**Given exercise 1:** List the tasks that the CI/CD tutorial excerpt says your secure pipeline already performs on your app image.
**Given exercise 2:** Swap "OWASP ZAP" for "Nikto" and repeat the CI/CD tutorial excerpt between "Welcome to Episode" and "manual server logins!", inclusive.

**Passage given:**

━━━━━━━━━━━━━━━━━━━━━━━━━━━━━━

Welcome to Episode 6 of our CI/CD journey!
So far, you’ve built a secure pipeline: building, testing, scanning, and pushing your app image automatically. In this episode, you’ll learn how to automate the deployment of your Docker image and use OWASP ZAP to scan your running API for vulnerabilities—just like professional DevOps teams do.

  • Recap: Up to now, you’ve built, tested, scanned, and pushed your app image.
  • What’s next: Deploying your app, then scanning your running API for security issues using OWASP ZAP.
  • Why it matters: Even a secure image can expose vulnerabilities once deployed—API scanning helps catch those.

1. Automated Deployment from GitLab CI/CD

A big step in DevOps is letting your pipeline deploy the latest app image for you—no more manual server logins!
We’ll use GitLab CI/CD to connect to a remote server via SSH and run our new Docker image.

Why Use SSH Keys?

  • SSH keys keep your connection secure without exposing passwords.
  • Store your keys as GitLab CI/CD variables (like SSH_PRIVATE_KEY), never hard-code secrets.

I’ve already covered this topic, so you can follow along using the link below.

━━━━━━━━━━━━━━━━━━━━━━━━━━━━━━

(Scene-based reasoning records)

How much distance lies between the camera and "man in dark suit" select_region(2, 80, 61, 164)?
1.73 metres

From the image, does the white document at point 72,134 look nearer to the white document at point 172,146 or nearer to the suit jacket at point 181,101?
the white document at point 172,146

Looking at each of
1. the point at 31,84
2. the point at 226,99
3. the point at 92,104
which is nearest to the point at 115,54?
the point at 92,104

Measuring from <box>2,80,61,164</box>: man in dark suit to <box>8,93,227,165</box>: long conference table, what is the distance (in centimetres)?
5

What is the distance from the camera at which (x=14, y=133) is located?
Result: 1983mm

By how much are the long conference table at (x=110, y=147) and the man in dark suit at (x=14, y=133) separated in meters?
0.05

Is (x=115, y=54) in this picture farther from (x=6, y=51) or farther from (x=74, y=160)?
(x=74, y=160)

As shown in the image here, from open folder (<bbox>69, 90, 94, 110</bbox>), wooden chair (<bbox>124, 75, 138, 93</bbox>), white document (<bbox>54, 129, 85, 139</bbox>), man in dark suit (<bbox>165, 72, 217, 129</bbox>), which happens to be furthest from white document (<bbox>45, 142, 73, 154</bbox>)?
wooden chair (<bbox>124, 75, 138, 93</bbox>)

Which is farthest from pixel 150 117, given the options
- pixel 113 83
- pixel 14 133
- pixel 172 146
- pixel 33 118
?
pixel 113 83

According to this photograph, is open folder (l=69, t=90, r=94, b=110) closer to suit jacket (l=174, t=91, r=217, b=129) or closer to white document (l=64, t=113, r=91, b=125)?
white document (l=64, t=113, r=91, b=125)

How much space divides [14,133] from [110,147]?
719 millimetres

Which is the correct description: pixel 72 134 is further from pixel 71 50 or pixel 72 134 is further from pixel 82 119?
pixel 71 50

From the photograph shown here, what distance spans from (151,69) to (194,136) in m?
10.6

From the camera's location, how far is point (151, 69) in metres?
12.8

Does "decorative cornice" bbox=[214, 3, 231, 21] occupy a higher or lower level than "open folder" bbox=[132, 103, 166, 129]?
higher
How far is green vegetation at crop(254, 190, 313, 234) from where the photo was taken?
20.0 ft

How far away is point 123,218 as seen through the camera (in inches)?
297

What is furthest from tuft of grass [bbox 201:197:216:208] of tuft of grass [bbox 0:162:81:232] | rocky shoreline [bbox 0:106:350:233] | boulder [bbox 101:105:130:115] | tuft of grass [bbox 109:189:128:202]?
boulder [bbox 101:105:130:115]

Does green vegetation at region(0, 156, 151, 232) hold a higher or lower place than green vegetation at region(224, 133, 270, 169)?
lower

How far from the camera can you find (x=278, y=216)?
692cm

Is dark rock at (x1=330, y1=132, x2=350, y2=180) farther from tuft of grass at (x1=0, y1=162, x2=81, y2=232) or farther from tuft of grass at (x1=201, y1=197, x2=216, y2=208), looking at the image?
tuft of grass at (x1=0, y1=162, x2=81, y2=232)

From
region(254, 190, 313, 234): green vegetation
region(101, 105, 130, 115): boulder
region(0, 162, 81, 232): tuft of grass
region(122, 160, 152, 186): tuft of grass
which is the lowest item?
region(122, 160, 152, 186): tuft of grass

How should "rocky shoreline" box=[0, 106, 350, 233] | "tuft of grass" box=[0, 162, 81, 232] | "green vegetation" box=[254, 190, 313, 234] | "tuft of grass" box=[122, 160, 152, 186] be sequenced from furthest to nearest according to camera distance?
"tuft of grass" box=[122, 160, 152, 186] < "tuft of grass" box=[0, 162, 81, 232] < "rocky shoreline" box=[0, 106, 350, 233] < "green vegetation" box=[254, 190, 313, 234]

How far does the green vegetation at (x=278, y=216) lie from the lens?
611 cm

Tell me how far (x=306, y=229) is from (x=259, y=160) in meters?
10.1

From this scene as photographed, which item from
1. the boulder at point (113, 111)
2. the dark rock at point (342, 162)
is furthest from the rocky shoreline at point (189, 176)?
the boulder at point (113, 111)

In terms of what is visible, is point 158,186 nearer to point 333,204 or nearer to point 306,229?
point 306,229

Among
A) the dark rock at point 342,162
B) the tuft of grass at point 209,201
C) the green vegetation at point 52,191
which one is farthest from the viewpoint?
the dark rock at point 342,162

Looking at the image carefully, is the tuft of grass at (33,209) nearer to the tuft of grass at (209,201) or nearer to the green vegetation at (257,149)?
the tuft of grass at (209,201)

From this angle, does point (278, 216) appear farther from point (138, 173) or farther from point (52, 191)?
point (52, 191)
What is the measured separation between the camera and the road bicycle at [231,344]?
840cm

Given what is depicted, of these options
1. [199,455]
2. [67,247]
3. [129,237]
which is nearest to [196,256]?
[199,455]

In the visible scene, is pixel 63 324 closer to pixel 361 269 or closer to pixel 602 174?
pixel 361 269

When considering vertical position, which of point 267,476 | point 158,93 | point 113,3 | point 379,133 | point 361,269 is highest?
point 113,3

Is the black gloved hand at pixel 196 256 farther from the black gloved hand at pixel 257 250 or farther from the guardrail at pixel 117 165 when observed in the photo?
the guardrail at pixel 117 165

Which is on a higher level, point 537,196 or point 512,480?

━━━━━━━━━━━━━━━━━━━━━━━━━━━━━━

**Reply 1:** building, testing, scanning, pushing

**Reply 2:**
Welcome to Episode 6 of our CI/CD journey!
So far, you’ve built a secure pipeline: building, testing, scanning, and pushing your app image automatically. In this episode, you’ll learn how to automate the deployment of your Docker image and use Nikto to scan your running API for vulnerabilities—just like professional DevOps teams do.

  • Recap: Up to now, you’ve built, tested, scanned, and pushed your app image.
  • What’s next: Deploying your app, then scanning your running API for security issues using Nikto.
  • Why it matters: Even a secure image can expose vulnerabilities once deployed—API scanning helps catch those.

1. Automated Deployment from GitLab CI/CD

A big step in DevOps is letting your pipeline deploy the latest app image for you—no more manual server logins!